Darken olhou mais uma vez para os Velhos Reis, apenas para ser ordenado a seguir adiante.
– O que questiona verdadeiramente com esse argumento, Mestre Baker?
– Os Trindade não deveriam pagar pelo que acontece na história, da mesma forma que minha família não foi paga por cada sacrifício. – Orion olhou para onde as famílias secundárias estavam. – E aposto que nenhum de vocês foi. Dinheiro é o problema para a Ordem? Então por que não é aumentado o valor das correções em fortes espalhados, nos Templos Arcanos conquistados, nas taxas de adesões dos Magos e Arche-Magos, das Casas de Leilões, das empresas que possuem mais de dez filiais espalhadas sob o título de serem neutras em Hunos? – Aumentou a voz, andando na direção deles. – Por que pagamos um preço que ninguém mais paga? Por que a história se repete?
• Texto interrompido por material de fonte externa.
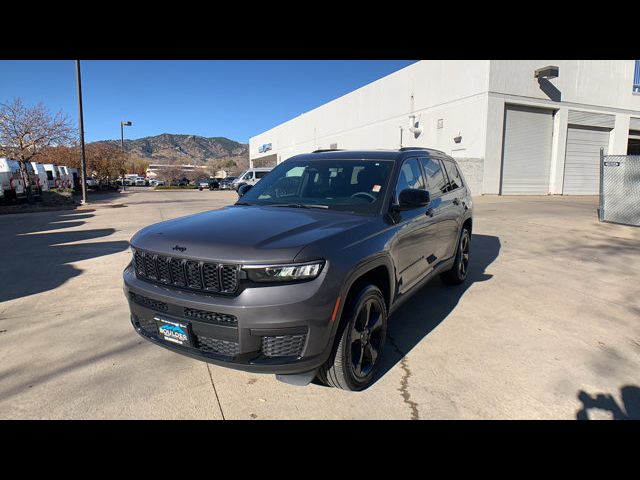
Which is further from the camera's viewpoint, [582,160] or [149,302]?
[582,160]

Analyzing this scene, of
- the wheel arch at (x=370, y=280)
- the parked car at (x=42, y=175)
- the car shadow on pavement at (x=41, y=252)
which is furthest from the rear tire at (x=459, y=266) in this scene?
the parked car at (x=42, y=175)

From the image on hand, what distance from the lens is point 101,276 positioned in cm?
602

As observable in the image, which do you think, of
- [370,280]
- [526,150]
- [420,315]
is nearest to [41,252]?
[420,315]

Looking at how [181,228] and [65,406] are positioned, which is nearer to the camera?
[65,406]

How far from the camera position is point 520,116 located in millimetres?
23609

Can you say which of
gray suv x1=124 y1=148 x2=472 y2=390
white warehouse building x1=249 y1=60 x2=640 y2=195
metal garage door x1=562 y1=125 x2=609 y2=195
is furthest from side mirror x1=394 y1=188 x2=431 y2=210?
metal garage door x1=562 y1=125 x2=609 y2=195

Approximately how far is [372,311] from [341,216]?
0.77 meters

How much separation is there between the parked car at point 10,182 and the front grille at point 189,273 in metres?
18.4

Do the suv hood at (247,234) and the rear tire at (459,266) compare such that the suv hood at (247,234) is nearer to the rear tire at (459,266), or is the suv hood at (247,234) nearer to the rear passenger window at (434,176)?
the rear passenger window at (434,176)

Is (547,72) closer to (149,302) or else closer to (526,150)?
(526,150)

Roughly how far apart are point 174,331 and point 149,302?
1.07ft

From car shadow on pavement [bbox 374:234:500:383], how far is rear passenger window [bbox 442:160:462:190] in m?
1.39
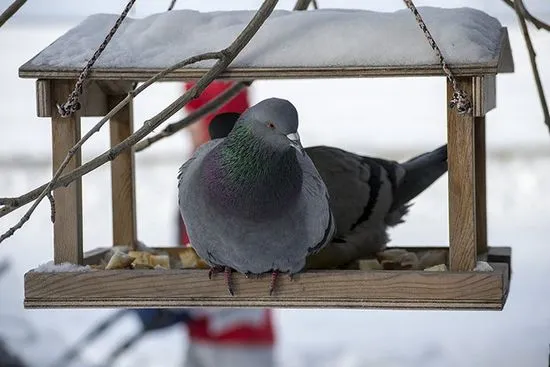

– Os Baker não pagam nada faz vinte anos. – Higor Lila não deixou o nojo escapar das palavras. – Os desonrados pagam com a vida, os honrados com dinheiro.
Orion não se virou, ainda olhando para Sindromeu e sua família.
– Ouviram? Aqueles que não servem para a Ordem precisam ser mortos, é melhor do que ajudá-los. Por isso minha família não voltou ao continente. Homens como esse, Higor Lila, criador de uma lei que taxa 30% a mais dos funcionários acima dos quarenta anos em impostos em VilaVelha, dita quem deve ou não sobreviver.
– Isso é incriminador – ouviu de alguém das outras famílias. – É ultrajante.
Orion voltou a olhar para Darken.
– É ultrajante, senhor Darken? Diga para mim, a Justiça Mágica tem um dos maiores recursos por conta das expedições em terras desconhecidas, e no final, a quantidade de doações não ultrapassa o valor que vem das Ilhas Seguras.
– Uma forma de prevenir o decaimento dos Justiceiros – respondeu Darken com um pequeno hesitar. – A Justiça Mágica paga em dia cada uma das parcelas necessárias para manter as cidades em linha reta.
– E como me responde o fato de que nos últimos cinco anos houve um aumento de criminalidade sem respostas? Cerca de duzentos casos de desaparecimento, mil e duzentos pedidos de procura e mais de dez mil mortes confirmadas sem ao menos um Justiceiro estar envolvido para apurar os fatos?
Orion parou de andar e olhou para Artrax. O Velho Rei sentiu uma pontada de esclarecimento.
– Como pode a Justiça Mágica não olhar para um sistema escravista que se instalou dentro do submundo sendo tão bem paga? E como as famílias comuns, pobres e esperando uma oportunidade de mudarem, serem deixadas de lado por tanto tempo?
Groi deu uma risada abafada.
– Esse moleque vai acabar com tudo hoje. Que bom que eu vim.
Orion não parou.
– É sobre isso que se trata minha posição aqui. Querem falar sobre dinheiro, eu pago. Querem falar sobre recursos, minha família pode doar o quanto necessário. – Fez uma pausa olhando para os dois Velhos Reis. – O que vai mudar para os moradores que sobrevivem cada dia? Higor Lila, que seja feita a sua vontade, eu entrego cerca de vinte milhões aqui e agora se quiser, mas não me venha com essa babaquice de que os desonrados pagam com a vida.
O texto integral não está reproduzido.